Records drawn from a dataset
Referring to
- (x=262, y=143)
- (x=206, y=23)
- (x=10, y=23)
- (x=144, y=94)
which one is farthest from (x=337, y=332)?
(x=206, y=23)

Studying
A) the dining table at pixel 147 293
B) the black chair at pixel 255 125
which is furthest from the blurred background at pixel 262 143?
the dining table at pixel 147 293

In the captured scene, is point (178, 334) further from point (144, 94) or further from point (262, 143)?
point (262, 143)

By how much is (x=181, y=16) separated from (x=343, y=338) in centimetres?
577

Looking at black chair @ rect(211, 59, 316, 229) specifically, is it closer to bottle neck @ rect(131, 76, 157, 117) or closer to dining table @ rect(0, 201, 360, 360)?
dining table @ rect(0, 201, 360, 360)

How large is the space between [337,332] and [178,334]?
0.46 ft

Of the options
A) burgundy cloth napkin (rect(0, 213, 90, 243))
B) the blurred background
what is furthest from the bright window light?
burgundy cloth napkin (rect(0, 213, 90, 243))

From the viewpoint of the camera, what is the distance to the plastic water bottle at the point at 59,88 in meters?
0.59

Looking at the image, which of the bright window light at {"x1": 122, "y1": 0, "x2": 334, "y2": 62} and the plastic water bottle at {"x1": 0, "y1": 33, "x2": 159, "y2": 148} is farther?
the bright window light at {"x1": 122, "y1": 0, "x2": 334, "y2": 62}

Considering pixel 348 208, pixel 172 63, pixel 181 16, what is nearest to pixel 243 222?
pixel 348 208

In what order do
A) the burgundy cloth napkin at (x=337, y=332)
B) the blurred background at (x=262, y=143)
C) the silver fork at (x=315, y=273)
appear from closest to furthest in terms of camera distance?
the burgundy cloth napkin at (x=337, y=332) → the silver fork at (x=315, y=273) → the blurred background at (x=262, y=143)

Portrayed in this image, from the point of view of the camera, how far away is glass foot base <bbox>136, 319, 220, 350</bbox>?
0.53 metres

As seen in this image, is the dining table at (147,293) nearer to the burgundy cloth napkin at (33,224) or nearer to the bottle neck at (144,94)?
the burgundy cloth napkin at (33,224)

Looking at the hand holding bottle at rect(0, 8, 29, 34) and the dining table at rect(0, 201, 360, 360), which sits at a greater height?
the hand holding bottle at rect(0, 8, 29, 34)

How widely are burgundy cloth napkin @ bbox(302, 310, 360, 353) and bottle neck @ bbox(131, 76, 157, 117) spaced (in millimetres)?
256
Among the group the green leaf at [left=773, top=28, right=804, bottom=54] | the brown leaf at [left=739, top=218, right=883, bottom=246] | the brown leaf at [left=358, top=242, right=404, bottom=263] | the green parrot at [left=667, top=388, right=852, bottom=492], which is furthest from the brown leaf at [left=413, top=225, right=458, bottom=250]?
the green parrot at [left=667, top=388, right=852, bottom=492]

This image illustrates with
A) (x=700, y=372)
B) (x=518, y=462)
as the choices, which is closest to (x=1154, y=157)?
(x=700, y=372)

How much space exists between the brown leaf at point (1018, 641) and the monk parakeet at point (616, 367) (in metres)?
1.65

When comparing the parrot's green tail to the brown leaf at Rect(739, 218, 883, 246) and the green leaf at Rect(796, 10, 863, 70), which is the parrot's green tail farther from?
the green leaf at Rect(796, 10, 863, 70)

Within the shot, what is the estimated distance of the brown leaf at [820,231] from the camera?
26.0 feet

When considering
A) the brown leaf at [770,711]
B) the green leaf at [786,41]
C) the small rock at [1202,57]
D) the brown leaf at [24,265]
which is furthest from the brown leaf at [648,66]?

** Goal **
Retype all of the data above verbatim, line by line, without altering any character.

** Final answer **
Referring to
- (x=262, y=143)
- (x=206, y=23)
- (x=10, y=23)
- (x=144, y=94)
which one is farthest from (x=337, y=332)?
(x=206, y=23)

Studying
A) the dining table at pixel 147 293
B) the black chair at pixel 255 125
which is furthest from the blurred background at pixel 262 143?
the dining table at pixel 147 293

In the captured scene, is point (178, 334) further from point (144, 94) or further from point (262, 143)?
point (262, 143)

By how much is (x=181, y=16) separated from (x=343, y=338) in centimetres?
577

Looking at black chair @ rect(211, 59, 316, 229) specifically, is it closer to bottle neck @ rect(131, 76, 157, 117) or closer to dining table @ rect(0, 201, 360, 360)?
dining table @ rect(0, 201, 360, 360)

How large is the space between [337,332] and [178,334]?
0.46 ft

Of the options
A) burgundy cloth napkin (rect(0, 213, 90, 243))
B) the blurred background
what is furthest from the bright window light?
burgundy cloth napkin (rect(0, 213, 90, 243))

From the viewpoint of the camera, what is the distance to the plastic water bottle at the point at 59,88 in meters?
0.59

Looking at the image, which of the bright window light at {"x1": 122, "y1": 0, "x2": 334, "y2": 62} and the plastic water bottle at {"x1": 0, "y1": 33, "x2": 159, "y2": 148} is farther?
the bright window light at {"x1": 122, "y1": 0, "x2": 334, "y2": 62}

Considering pixel 348 208, pixel 172 63, pixel 181 16, what is nearest to pixel 243 222?
pixel 348 208

In what order do
A) the burgundy cloth napkin at (x=337, y=332)
B) the blurred background at (x=262, y=143)
C) the silver fork at (x=315, y=273)
appear from closest to furthest in terms of camera distance?
the burgundy cloth napkin at (x=337, y=332) → the silver fork at (x=315, y=273) → the blurred background at (x=262, y=143)

Portrayed in this image, from the point of view of the camera, how far away is glass foot base <bbox>136, 319, 220, 350</bbox>?
0.53 metres

As seen in this image, is the dining table at (147,293) nearer to the burgundy cloth napkin at (33,224) or nearer to the bottle neck at (144,94)?
the burgundy cloth napkin at (33,224)

Looking at the hand holding bottle at rect(0, 8, 29, 34) and the dining table at rect(0, 201, 360, 360), which sits at a greater height?
the hand holding bottle at rect(0, 8, 29, 34)

How widely are burgundy cloth napkin @ bbox(302, 310, 360, 353) and bottle neck @ bbox(131, 76, 157, 117) spaced (in millimetres)?
256
Among the group the green leaf at [left=773, top=28, right=804, bottom=54] | the brown leaf at [left=739, top=218, right=883, bottom=246] | the brown leaf at [left=358, top=242, right=404, bottom=263] | the green parrot at [left=667, top=388, right=852, bottom=492], which is furthest from the brown leaf at [left=413, top=225, right=458, bottom=250]?
the green parrot at [left=667, top=388, right=852, bottom=492]

This image illustrates with
A) (x=700, y=372)
B) (x=518, y=462)
as the choices, which is closest to (x=1154, y=157)?
(x=700, y=372)

How much space exists between the brown leaf at point (1018, 641) and the monk parakeet at point (616, 367) (in metres)?
1.65

When comparing the parrot's green tail to the brown leaf at Rect(739, 218, 883, 246) and the green leaf at Rect(796, 10, 863, 70), which is the parrot's green tail farther from?
the green leaf at Rect(796, 10, 863, 70)

Within the shot, what is the estimated distance of the brown leaf at [820,231] from the camera?
26.0 feet

When considering
A) the brown leaf at [770,711]
B) the green leaf at [786,41]
C) the small rock at [1202,57]
D) the brown leaf at [24,265]
which is furthest from the brown leaf at [648,66]?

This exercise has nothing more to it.